Leaked Documents Show Nvidia Scraping ‘A Human Lifetime’ of Videos Per Day to Train AI

https://sopuli.xyz/post/15590084

Leaked Documents Show Nvidia Scraping ‘A Human Lifetime’ of Videos Per Day to Train AI - Sopuli

https://archive.is/2024.08.05-162750/https://www.404media.co/nvidia-ai-scraping-foundational-model-cosmos-project/ [https://archive.is/2024.08.05-162750/https://www.404media.co/nvidia-ai-scraping-foundational-model-cosmos-project/]

Properly following licensing, right?

No, see, because it’s “learning like a human”, and everybody knows that you’re allowed to bypass any licensing for learning. /s

But seriously I don’t know how they make the jump to these conclusions either.
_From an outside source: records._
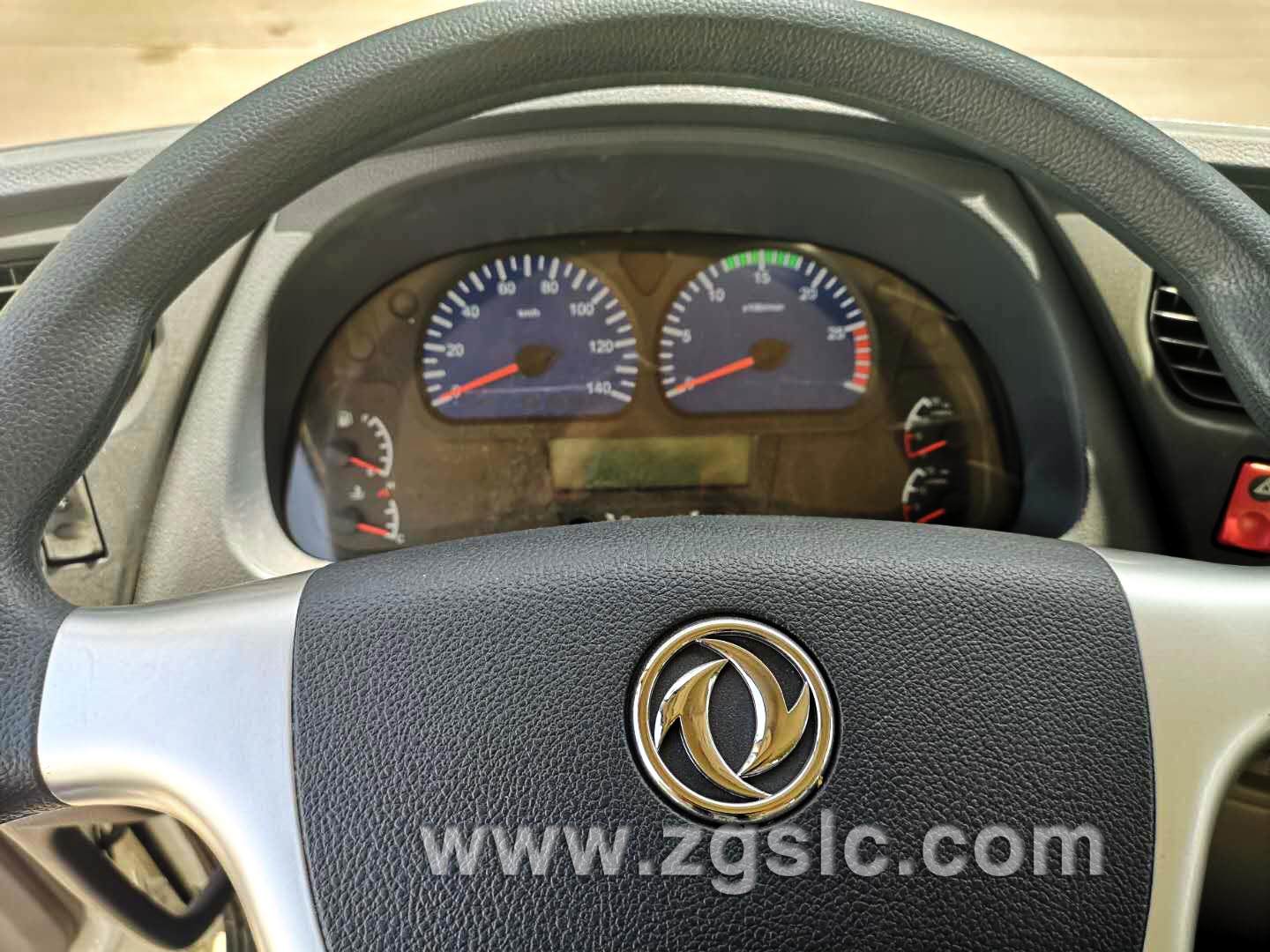 湖北程力東風天錦吸塵車(國五）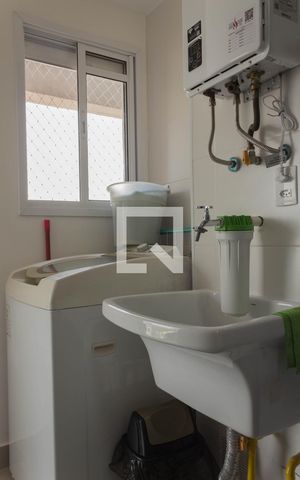 Apartamento para alugar com 57m², 2 quartos e 2 vagas Apartamento para alugar com 57m², 2 quartos e 2 vagasÁrea de Serviço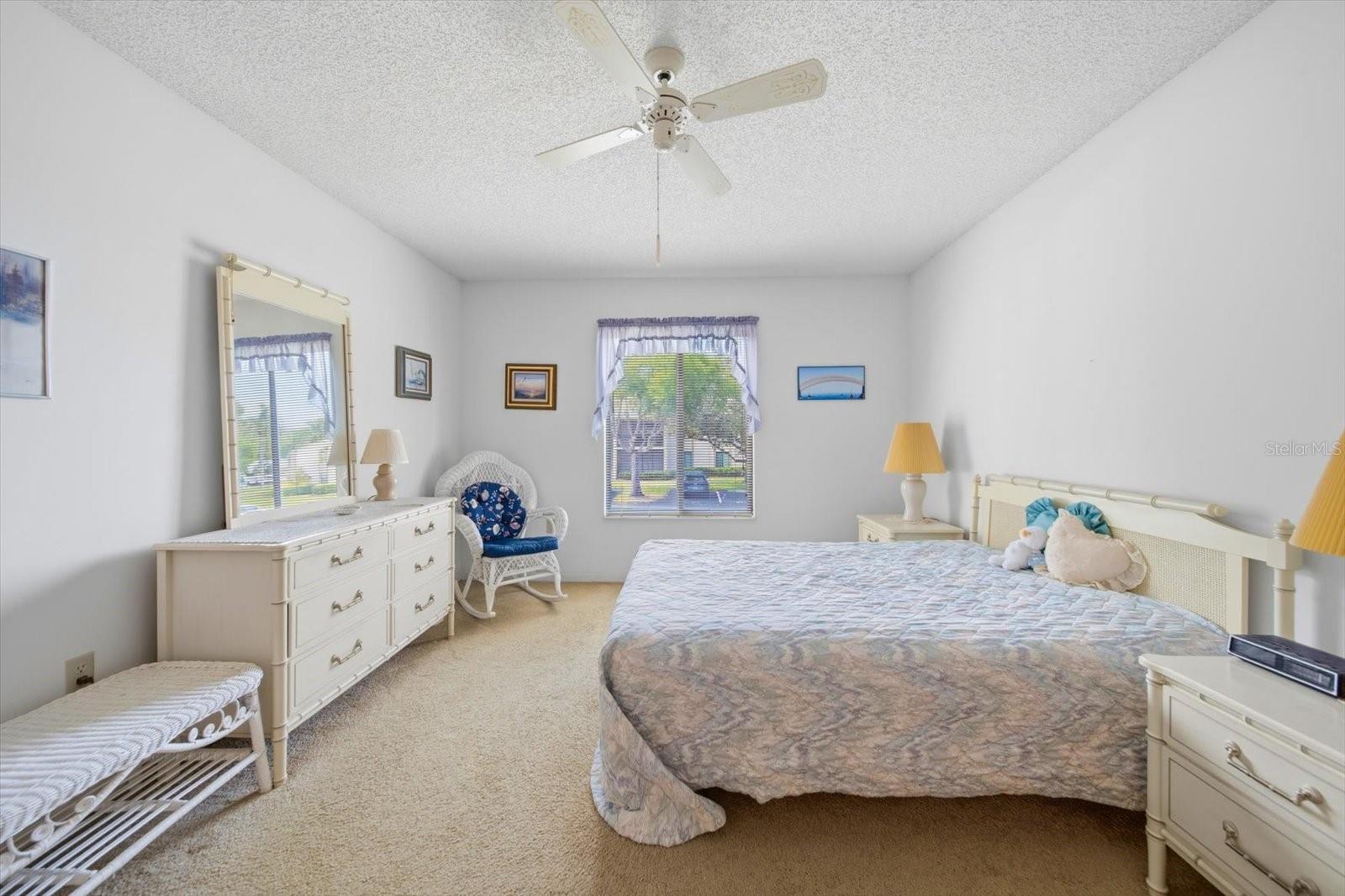 1441 PINE GLEN LN #E2 — photo 15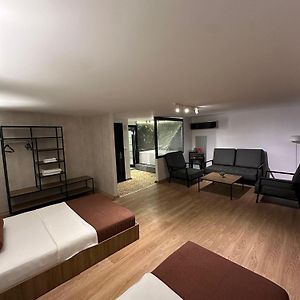 Casa Rosso Suite Hotel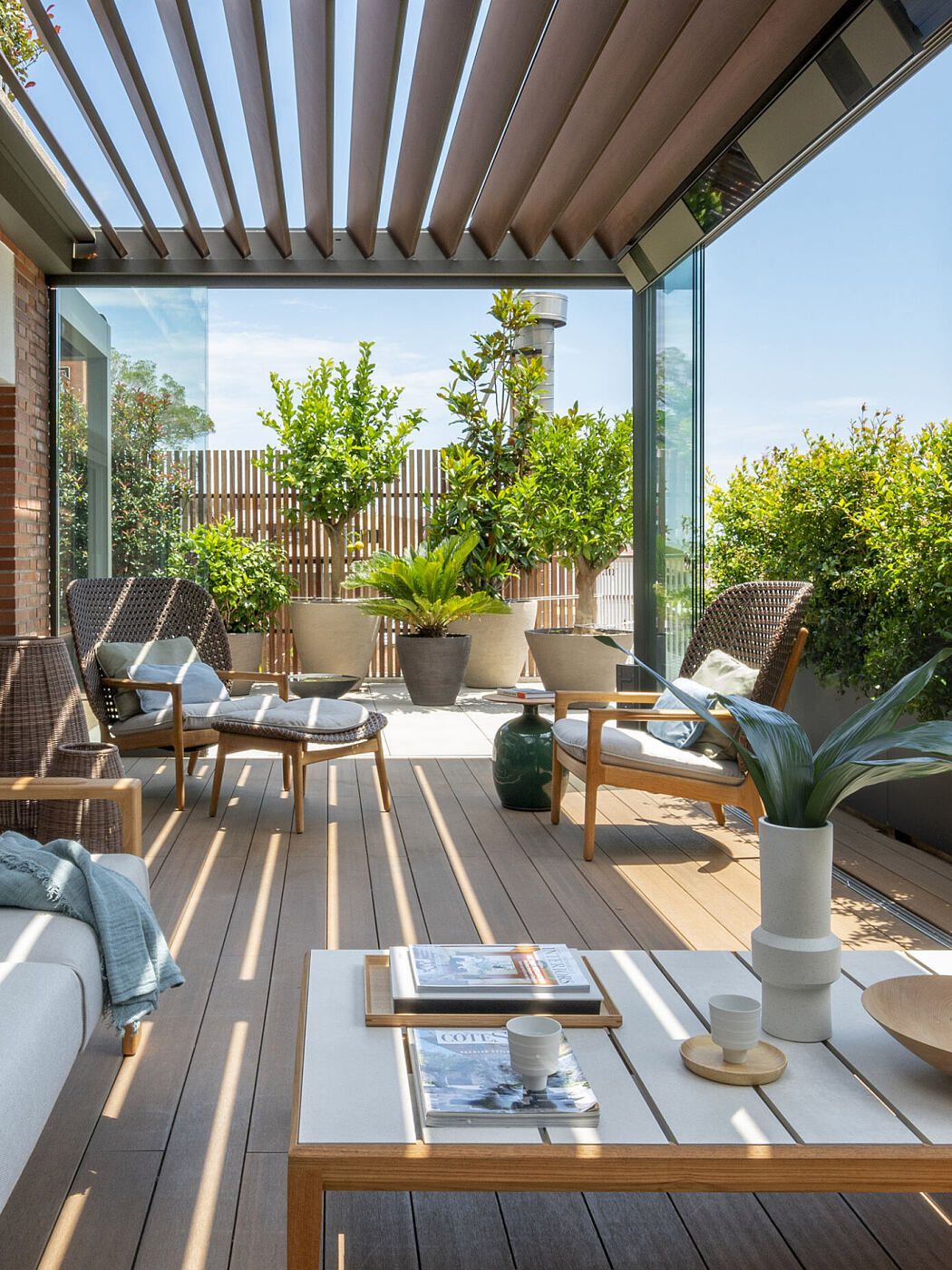 Creating a Beautiful Roof Garden: Design Tips for an Urban Oasis
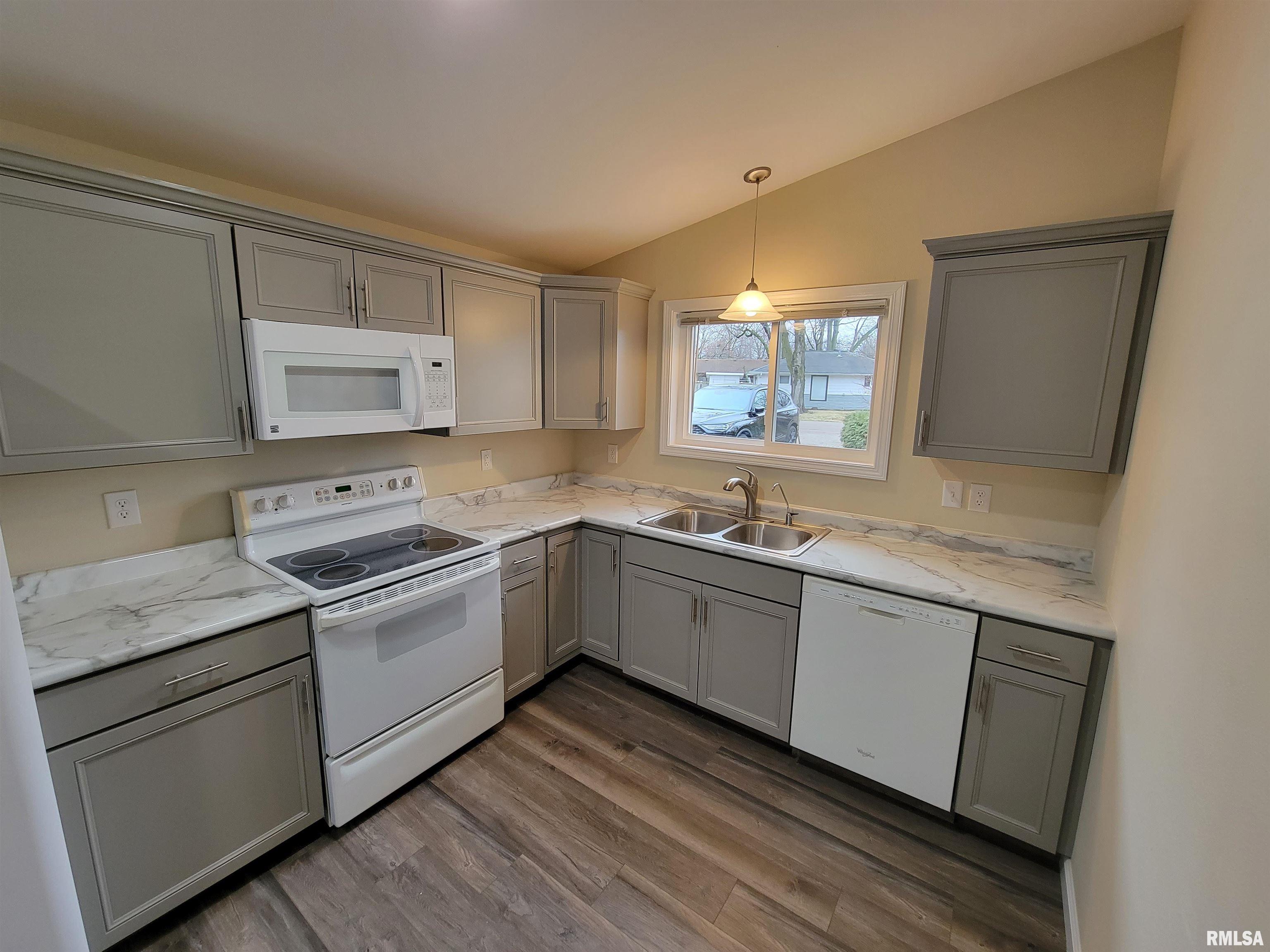 3131 Rita Avenue Springfield, IL 62703 - Photo 5 of 28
This is a massive strawman argument. No one is saying you shouldn’t have a license to view the content in order to train an AI. Most of the information used to train these models is publicly available and licensed for public viewing.

Just because something is available for public viewing does not mean it’s licensed for anything except personal use.

The strawman here is that since physical people benefit from personal use exceptions in the law, machine learning software should too. But why should they? Since when is a piece of software ran by a corporation equivalent to an individual person?

Copyright licensing allows the owner to control how a work is distributed, not how it’s consumed. “Personal use” just means that you can’t turn around and redistribute a work that you’ve obtained. Not that you’re not allowed to consume it in a corporate setting.
Consuming is not the same thing as training.
Training literally is consuming. A copyright license doesn’t get to dictate what computer programs the work is allowed to be used with. There’s a ton a entertainment mega corps that would love for that to be the case, though. You’re saying that you’re not allowed to do a statistical analysis on a copyrighted work. It’s nonsense. It’s well-established that copyright does not prevent that kind of use.
What makes you think copyright law doesn’t apply to companies using copy written data? That is not the case.

I remain unconvinced by your points.

The law should reflect that these companies need to be first granted permission to use datasets by the rights holders, and creative commons licenses need to be given an opportunity to opt out of being crawled for these datasets. Anything else is wrong. Machines are not humans. Creative common copyright law was not written with the concept of machines being “consumers”. These companies took advantage of the sudden emergence of these models and the delay of law in holding their hunger for data in check. They need to be held accountable.